In With The Old

It is a common mistake to ignore history. We all do it, only realising it in later years when what is paraded as the latest thinking starts to look eerily familiar.

Those of us who have been doing media for far longer than we care to recall learnt the basics of how advertising works and how smart creative and media thinking can make it work better from whoever was kind enough to sit us down to explain such things (Norman Berry and Simon Broadbent in my case).

My generation was lucky. Our ignorance of the past was largely hidden, only uncovered by those prepared to trawl through what was then a limited trade press for whatever ill-informed comments we might have made. We could be foolish in relative anonymity.

Today’s leading lights aren’t so lucky. They have the monster of social media to feed, and although it is of course correct to point out that they don’t have to keep on posting that’s a little like telling an alcoholic that he really doesn’t have to have that last drink.

It’s as if the smart thinkers don’t exist even in their own heads unless they keep telling us how smart they are – and that (I can imagine) is a stressful thing to have to keep on doing.

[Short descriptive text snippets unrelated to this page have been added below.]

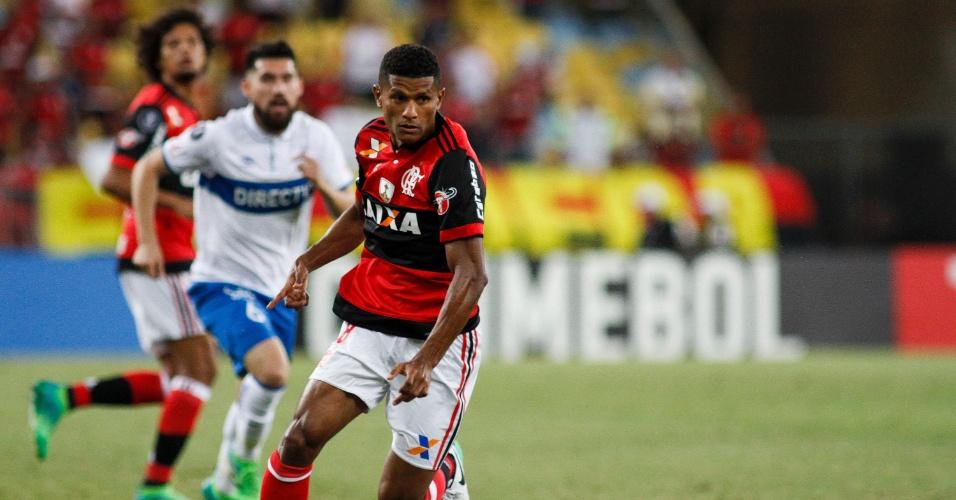 Márcio Araújo no duelo do Flamengo contra a Universidad Católica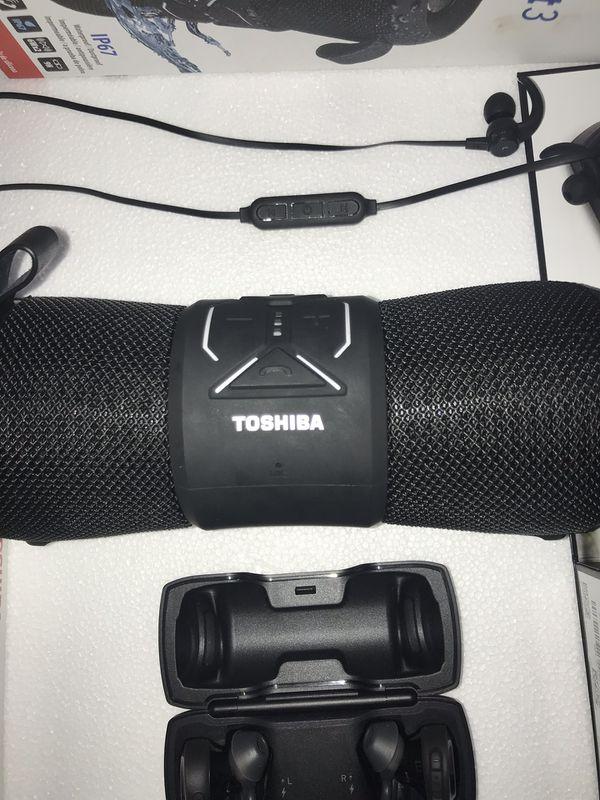 Bose SoundSport earbuds & Toshiba waterproof speaker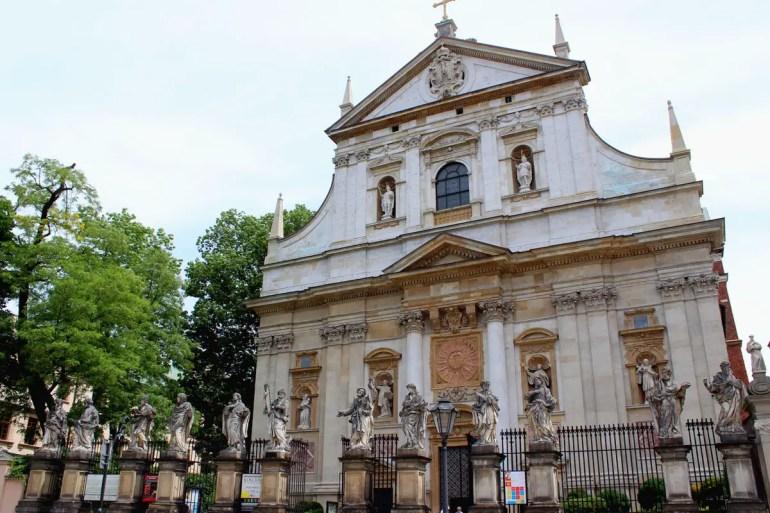 Die Kirche St.-Peter-und-Paul mit ihren Brüstungen mit den zwölf Aposteln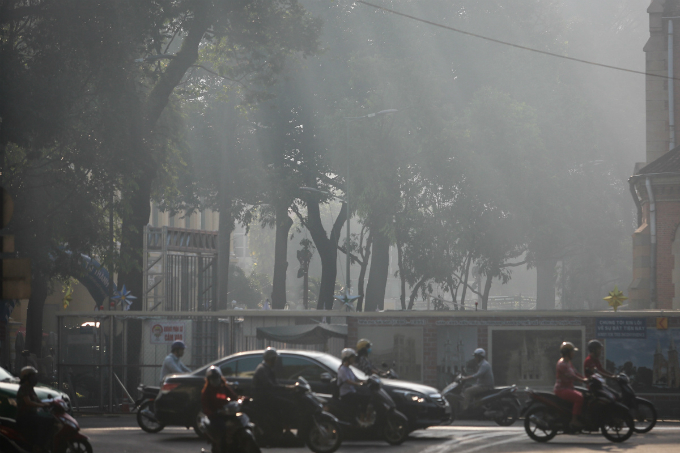 saigon-in-the-slow-dance-of-fog-2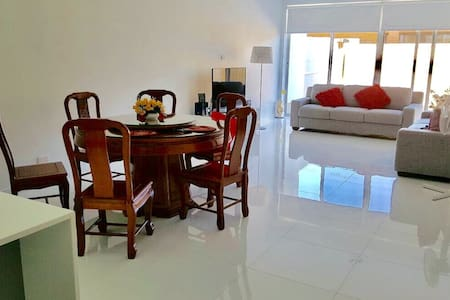 Brand new townhouse close to beach - Findon - Talo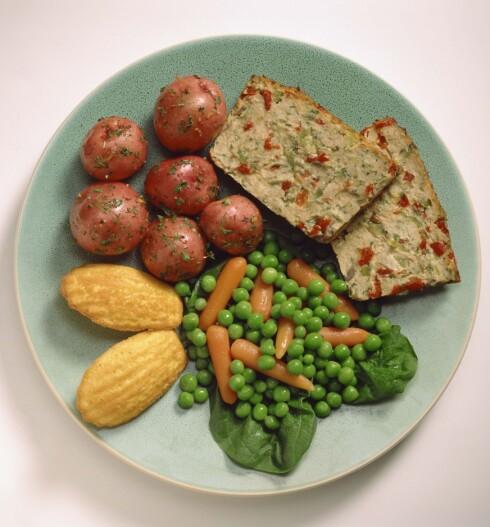 TALLERKENMODELLEN: For eksempel én fjerdedel poteter, én fjerdedel kjøttpudding og resten grønnsaker. Foto: Thinkstock
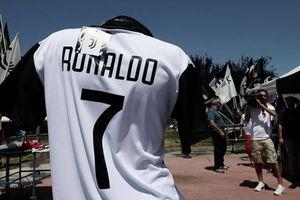 Nhờ Ronaldo, Juventus bán ra số áo bằng cả mùa giải trước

These thoughts were prompted by a couple of posts from that water sprinkler of random thoughts Tom Goodwin from Zenith, although Tom Goodwin from Tom Goodwin Inc might be more accurate.

Here’s what Tom posted:

“It’s really weird that at the age of 39, I feel old in advertising. It’s a terrible thing. Where is the wisdom (I’m now old enough to know I need) to do my job and don’t have around me?”

Then, a few days later:

“It’s weird how much in marketing we talk about tech changes and how little we talk about societal and demographic shifts. Like how old people are far healthier for longer, how many single kid households there are, how old people have all the money now, how long people now live with parents. That sort of stuff gets shouted out by (how) Chatbot or blockchain or voice will kill brands nonsense.”

The second post was responded to by several practitioners, including Danny Donovan from MediaCom who pointed out that this is exactly what planners do. Danny also made the point that Tom’s use of the word ‘we’ is telling.

I agree with Danny. I think implying that ‘we’ don’t take account of such basics in planning suggests a divide between those who grew up in a planning environment pre-online, and those to whom ‘media’ equals online and anything not connected to short-term results is old-hat.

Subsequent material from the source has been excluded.